━━━━━ MATERIALS PROVIDED ━━━━━
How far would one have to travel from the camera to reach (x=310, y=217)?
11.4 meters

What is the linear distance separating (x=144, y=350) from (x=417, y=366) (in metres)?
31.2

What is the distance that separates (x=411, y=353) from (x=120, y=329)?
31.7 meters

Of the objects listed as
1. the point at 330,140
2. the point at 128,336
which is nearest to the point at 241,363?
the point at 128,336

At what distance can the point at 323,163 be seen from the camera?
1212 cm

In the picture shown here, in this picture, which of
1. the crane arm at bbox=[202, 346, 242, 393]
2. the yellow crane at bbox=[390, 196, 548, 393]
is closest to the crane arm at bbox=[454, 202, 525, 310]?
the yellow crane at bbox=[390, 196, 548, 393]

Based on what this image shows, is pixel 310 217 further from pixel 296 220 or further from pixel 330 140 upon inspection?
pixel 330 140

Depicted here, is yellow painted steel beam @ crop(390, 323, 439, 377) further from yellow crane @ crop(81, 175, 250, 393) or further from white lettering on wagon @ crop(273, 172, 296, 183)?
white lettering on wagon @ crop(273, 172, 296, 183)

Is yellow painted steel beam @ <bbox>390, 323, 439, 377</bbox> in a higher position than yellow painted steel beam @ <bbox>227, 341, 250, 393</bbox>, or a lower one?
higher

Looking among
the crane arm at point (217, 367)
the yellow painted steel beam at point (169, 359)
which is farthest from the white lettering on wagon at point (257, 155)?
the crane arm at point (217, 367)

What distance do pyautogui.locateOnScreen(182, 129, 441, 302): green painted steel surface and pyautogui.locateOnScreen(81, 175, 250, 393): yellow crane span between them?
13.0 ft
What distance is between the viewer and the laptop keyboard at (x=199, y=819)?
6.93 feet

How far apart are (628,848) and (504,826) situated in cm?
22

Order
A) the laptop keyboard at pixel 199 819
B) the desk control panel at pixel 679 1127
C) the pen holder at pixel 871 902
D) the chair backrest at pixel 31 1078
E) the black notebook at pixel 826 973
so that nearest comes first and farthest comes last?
━━━━━
#### [WRITTEN INSTRUCTION]
Rename "yellow painted steel beam" to "yellow steel girder" everywhere it occurs in these lines, and leave everything else unchanged.

#### [SOLUTION]
How far would one have to travel from the camera to reach (x=310, y=217)?
11.4 meters

What is the linear distance separating (x=144, y=350) from (x=417, y=366) (in metres)?
31.2

What is the distance that separates (x=411, y=353) from (x=120, y=329)?
31.7 meters

Of the objects listed as
1. the point at 330,140
2. the point at 128,336
which is nearest to the point at 241,363?
the point at 128,336

At what distance can the point at 323,163 be seen from the camera?
1212 cm

In the picture shown here, in this picture, which of
1. the crane arm at bbox=[202, 346, 242, 393]
2. the yellow crane at bbox=[390, 196, 548, 393]
is closest to the crane arm at bbox=[454, 202, 525, 310]?
the yellow crane at bbox=[390, 196, 548, 393]

Based on what this image shows, is pixel 310 217 further from pixel 296 220 or further from pixel 330 140 upon inspection?
pixel 330 140

Depicted here, is yellow steel girder @ crop(390, 323, 439, 377) further from yellow crane @ crop(81, 175, 250, 393) or further from white lettering on wagon @ crop(273, 172, 296, 183)?
white lettering on wagon @ crop(273, 172, 296, 183)

Is yellow steel girder @ <bbox>390, 323, 439, 377</bbox> in a higher position than yellow steel girder @ <bbox>227, 341, 250, 393</bbox>, or a lower one?
higher

Looking among
the crane arm at point (217, 367)
the yellow steel girder at point (169, 359)
which is farthest from the white lettering on wagon at point (257, 155)?
the crane arm at point (217, 367)

What distance do pyautogui.locateOnScreen(182, 129, 441, 302): green painted steel surface and pyautogui.locateOnScreen(81, 175, 250, 393): yellow crane span between them?
13.0 ft
What distance is between the viewer and the laptop keyboard at (x=199, y=819)?
6.93 feet

How far apart are (628,848) and (504,826) situated in cm?
22

Order
A) the laptop keyboard at pixel 199 819
B) the desk control panel at pixel 679 1127
C) the pen holder at pixel 871 902
D) the chair backrest at pixel 31 1078
E) the black notebook at pixel 826 973
so that nearest comes first and farthest comes last?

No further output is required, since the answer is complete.